= What you will do =
A: Answer these questions from the text on half-normal plots, one answer per line, marked the same way:
(i) In which experiments should half-normal plots be used with great care or not at all?
(ii) What do screening designs created by RcmdrPlugin.DoE include by default?
(iii) What name is given to the idea that an interaction is less likely to matter if one or both of its main effects are inactive?
B: Quote every sentence in the text on half-normal plots that uses the word "should" or the phrase "have to."
C: Pick up the text on half-normal plots and the hereditary principle after its last sentence and keep writing.

= Quoted text =

○ ○ ○ ○ ○

Caution: Occasionally, although some effects stick out dramatically, the largest effect almost lies on the eye-balled line. It is unreasonable to argue that the largest effect is inactive but smaller effects are active. Whenever a particular effect is considered active, all larger (in absolute value) effects have to be considered active as well.
Interpretation of half-normal plots, in case of non-ideal appearance, requires careful thinking, looking for outliers, ... Half-normal plots should be used with great care or not at all in experiments with few runs only (e.g. 8 run experiments). If replications are present, it can be better to use analysis of variance (provided the replications of one and the same run represent all kinds of random variation that may be encountered between runs) than to use half-normal plots. Whenever half-normal plots are used, one should include all effects - also those associated with empty columns - in the plot. Therefore, screening designs created by RcmdrPlugin.DoE include those empty columns per default.
The idea that an interaction is less likely to be important if one or both of the involved main effects are inactive, is called the “hereditary principle”. In case of aliasing between two 2fis, if the interaction column that hosts the two aliased 2fis, is estimated to have a considerable effect, the hereditary principle can sometimes be used to resolve the issue which of the two 2fis is responsible for this finding: If one of the two 2fis involves a main effect that is not estimated to be important, while for the other both the involved main effects are estimated to be important, the hereditary principle suggests that the 2fi with two “parents” is the likely responsible. Nevertheless, it is possible that a 2fi is truly important, although only one (or even none) of the two involved main effects is active. Therefore, in case of ambiguity it is always a good idea to do confirmation runs or follow-up experiments.

○ ○ ○ ○ ○

= Extracted entries =
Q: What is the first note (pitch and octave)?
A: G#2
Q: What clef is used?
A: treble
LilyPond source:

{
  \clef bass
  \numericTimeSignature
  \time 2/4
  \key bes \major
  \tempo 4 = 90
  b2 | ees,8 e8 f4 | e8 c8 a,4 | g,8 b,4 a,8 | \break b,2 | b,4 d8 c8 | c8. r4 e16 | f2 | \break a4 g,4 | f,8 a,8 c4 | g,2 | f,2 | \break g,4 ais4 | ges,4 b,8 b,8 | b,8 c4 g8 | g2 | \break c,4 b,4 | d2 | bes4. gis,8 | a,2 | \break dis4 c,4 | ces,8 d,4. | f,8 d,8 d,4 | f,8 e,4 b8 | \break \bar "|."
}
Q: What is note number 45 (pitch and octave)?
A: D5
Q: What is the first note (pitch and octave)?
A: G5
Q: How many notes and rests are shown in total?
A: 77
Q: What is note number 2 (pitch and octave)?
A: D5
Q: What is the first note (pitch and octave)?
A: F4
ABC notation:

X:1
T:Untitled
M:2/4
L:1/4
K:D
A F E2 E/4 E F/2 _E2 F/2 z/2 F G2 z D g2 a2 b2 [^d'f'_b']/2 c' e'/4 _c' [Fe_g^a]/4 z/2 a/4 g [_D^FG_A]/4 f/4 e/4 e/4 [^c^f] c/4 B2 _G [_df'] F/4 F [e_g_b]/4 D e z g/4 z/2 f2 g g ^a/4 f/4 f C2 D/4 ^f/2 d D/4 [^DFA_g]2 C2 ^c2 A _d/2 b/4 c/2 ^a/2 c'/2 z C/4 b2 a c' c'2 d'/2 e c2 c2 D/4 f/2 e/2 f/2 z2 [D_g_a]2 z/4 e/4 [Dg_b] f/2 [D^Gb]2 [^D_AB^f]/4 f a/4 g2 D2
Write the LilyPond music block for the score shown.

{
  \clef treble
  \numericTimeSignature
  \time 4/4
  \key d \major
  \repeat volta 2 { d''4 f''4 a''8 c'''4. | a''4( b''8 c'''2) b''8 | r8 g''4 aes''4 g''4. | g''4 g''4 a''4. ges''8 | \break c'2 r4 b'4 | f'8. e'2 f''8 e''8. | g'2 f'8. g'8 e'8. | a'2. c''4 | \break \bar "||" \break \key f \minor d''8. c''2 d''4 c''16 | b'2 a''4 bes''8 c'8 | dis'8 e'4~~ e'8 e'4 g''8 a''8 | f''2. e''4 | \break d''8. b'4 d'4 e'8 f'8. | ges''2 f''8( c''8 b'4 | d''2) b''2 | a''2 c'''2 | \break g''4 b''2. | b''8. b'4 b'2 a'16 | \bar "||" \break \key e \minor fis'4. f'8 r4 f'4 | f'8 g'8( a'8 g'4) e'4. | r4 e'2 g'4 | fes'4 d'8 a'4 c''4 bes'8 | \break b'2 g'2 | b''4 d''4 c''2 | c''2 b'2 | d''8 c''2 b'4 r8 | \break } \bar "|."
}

○ ○ ○ ○ ○

= Responses to the exercise =
A:
(i) Experiments with only a few runs, such as 8-run experiments.
(ii) Empty columns.
(iii) The "hereditary principle."

B:
Whenever a particular effect is considered active, all larger (in absolute value) effects have to be considered active as well.
Half-normal plots should be used with great care or not at all in experiments with few runs only (e.g. 8 run experiments).
Whenever half-normal plots are used, one should include all effects - also those associated with empty columns - in the plot.

C:
I denotes a constant column of + (or +1, depending on notation) of appropriate length.
Therefore, the letter I
is not used for factor names (neither is i
).
It is possible that the main effect of a factor B
given the first level
of a factor A
is substantially different from the main effect of factor B
given the second level
of factor A
. In this case, it is said that there is a 2-factor interaction between factors A
and B
.
One can extend the concept of interactions to multi-factor interactions
(also called higher-order interactions).
In practice, however, interactions between more than 2 factors are very rarely
considered important and are very difficult to interpret.
Computer experiments usually do not benefit from repeating runs, because the results will be virtually the same. Therefore, one tries to use designs that do not produce replications when projected into lower-dimensional space (e.g. for modelling with a few factors that turn out to be relevant only). Latin hypercube designs or latin hypercube samples have as many levels for each factor as there are runs. Usually, one tries to choose level combinations such that the design is “space-filling”, i.e. fills the experimental space with points so that the experiment provides information everywhere in the experimental region.
A level is one of the predetermined settings over which a factor is varied (usually very few, in package FrF2 mostly two, sometimes also four (not yet implemented). For example, the factor temperature could have the two levels 0 and 20 degree Celsius. Determining the levels of a factor is a very important step in planning an experiment, as the results might be very different, when looking at e.g. -15 and 35 degree Celsius instead of 0 and 20.
For a quantitative factor, the response can be modeled as a linear function of
the size of the factor, i.e. denoting the response by y
and the factors
value by x
, we can write y=a+bx
.
If the factor has 2 levels only in the experiment, we can estimate b
from the data, but it is impossible to check, whether the factors effect on the
response is well-approximated by a linear function.
If the factor has more than 2 levels, we can find out, whether a linear function
is appropriate, e.g. by additionally fitting a quadratic effect, y=a+bx+cx^2
.
In 2-level experiments with quantitative factors, it is also customary to incorporate
a few so-called center points, which are in the middle between extremes for all factors.
By comparing their average to the average results from the other points, linearity
can be checked.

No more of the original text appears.